-- Directions for this task --
Every record below should be printed exactly as given.

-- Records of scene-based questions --
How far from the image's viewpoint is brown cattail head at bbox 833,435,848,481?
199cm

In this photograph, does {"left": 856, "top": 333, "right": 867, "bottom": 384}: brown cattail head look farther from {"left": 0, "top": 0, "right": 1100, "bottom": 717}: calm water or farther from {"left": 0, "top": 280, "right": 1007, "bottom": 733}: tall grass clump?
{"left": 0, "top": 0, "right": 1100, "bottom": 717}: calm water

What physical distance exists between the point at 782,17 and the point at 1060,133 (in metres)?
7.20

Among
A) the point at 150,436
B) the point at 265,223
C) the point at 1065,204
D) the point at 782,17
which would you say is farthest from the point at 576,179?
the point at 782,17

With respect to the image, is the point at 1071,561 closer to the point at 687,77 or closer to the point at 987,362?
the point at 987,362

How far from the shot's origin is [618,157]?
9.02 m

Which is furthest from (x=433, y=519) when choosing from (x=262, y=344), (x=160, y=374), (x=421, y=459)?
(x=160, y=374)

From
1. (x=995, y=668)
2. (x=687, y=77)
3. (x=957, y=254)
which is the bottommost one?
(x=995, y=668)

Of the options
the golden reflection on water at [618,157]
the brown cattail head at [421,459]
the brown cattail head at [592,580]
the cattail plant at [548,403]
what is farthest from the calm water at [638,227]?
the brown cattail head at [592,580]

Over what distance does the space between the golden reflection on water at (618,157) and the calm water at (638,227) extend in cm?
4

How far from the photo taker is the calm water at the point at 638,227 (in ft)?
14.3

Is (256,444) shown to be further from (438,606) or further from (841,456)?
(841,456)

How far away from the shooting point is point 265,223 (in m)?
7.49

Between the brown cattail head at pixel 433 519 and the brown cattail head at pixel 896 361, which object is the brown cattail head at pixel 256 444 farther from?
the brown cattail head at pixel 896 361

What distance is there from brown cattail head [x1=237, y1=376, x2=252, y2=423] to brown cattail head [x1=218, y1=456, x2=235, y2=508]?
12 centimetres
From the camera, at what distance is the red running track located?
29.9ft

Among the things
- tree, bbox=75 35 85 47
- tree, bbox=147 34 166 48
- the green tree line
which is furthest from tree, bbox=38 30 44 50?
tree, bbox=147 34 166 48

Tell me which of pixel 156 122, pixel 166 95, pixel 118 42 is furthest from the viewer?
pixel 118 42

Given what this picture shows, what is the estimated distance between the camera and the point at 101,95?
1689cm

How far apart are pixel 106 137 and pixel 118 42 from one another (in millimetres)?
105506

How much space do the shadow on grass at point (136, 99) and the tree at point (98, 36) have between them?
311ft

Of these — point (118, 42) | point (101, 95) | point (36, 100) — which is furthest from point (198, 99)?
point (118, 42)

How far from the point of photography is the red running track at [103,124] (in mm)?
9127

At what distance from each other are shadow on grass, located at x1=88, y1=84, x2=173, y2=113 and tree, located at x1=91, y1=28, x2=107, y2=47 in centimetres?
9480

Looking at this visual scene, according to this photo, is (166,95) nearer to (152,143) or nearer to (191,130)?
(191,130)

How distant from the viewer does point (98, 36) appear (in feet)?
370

-- Result --
How far from the image's viewpoint is brown cattail head at bbox 833,435,848,481?
199cm

In this photograph, does {"left": 856, "top": 333, "right": 867, "bottom": 384}: brown cattail head look farther from {"left": 0, "top": 0, "right": 1100, "bottom": 717}: calm water or farther from {"left": 0, "top": 280, "right": 1007, "bottom": 733}: tall grass clump?
{"left": 0, "top": 0, "right": 1100, "bottom": 717}: calm water

What physical distance exists between the point at 782,17 and the point at 1060,133 (in metres)?
7.20

Among
A) the point at 150,436
B) the point at 265,223
C) the point at 1065,204
D) the point at 782,17
which would you say is farthest from the point at 576,179?
the point at 782,17

With respect to the image, is the point at 1071,561 closer to the point at 687,77 or closer to the point at 987,362?
the point at 987,362

How far from the shot's origin is [618,157]?
9.02 m

Which is furthest from (x=433, y=519) when choosing from (x=262, y=344), (x=160, y=374), (x=421, y=459)?
(x=160, y=374)

From
1. (x=995, y=668)
2. (x=687, y=77)
3. (x=957, y=254)
which is the bottommost one?
(x=995, y=668)

Of the options
the golden reflection on water at [618,157]
the brown cattail head at [421,459]
the brown cattail head at [592,580]
the cattail plant at [548,403]
what is farthest from the calm water at [638,227]?
the brown cattail head at [592,580]

Over what distance does the space between the golden reflection on water at (618,157) and the calm water at (638,227) extend in cm?
4

How far from the photo taker is the calm water at the point at 638,227 (in ft)?
14.3

Is (256,444) shown to be further from (438,606) or further from (841,456)?
(841,456)

How far away from the shooting point is point 265,223 (in m)?
7.49

Between the brown cattail head at pixel 433 519 and the brown cattail head at pixel 896 361, which object is the brown cattail head at pixel 256 444 farther from?
the brown cattail head at pixel 896 361

What distance is there from brown cattail head [x1=237, y1=376, x2=252, y2=423] to brown cattail head [x1=218, y1=456, x2=235, y2=508]?
12 centimetres
From the camera, at what distance is the red running track located?
29.9ft

Among the things
- tree, bbox=75 35 85 47
- tree, bbox=147 34 166 48
- the green tree line
which is furthest from tree, bbox=38 30 44 50?
tree, bbox=147 34 166 48

Tell me which of pixel 156 122, pixel 166 95, pixel 118 42 is furthest from the viewer?
pixel 118 42

Given what this picture shows, what is the estimated distance between the camera and the point at 101,95?
1689cm

How far apart are pixel 106 137 and pixel 118 42 from one another (in millimetres)?
105506

How much space do the shadow on grass at point (136, 99) and the tree at point (98, 36) have between them?
311ft

Of these — point (118, 42) | point (101, 95) | point (36, 100) — which is furthest from point (198, 99)?
point (118, 42)

How far from the point of photography is the red running track at [103,124] (in mm)?
9127

At what distance from each other are shadow on grass, located at x1=88, y1=84, x2=173, y2=113 and tree, located at x1=91, y1=28, x2=107, y2=47 in centimetres?
9480

Looking at this visual scene, according to this photo, is (166,95) nearer to (152,143) or nearer to (191,130)?
(191,130)

How distant from the viewer does point (98, 36) appear (in feet)?
370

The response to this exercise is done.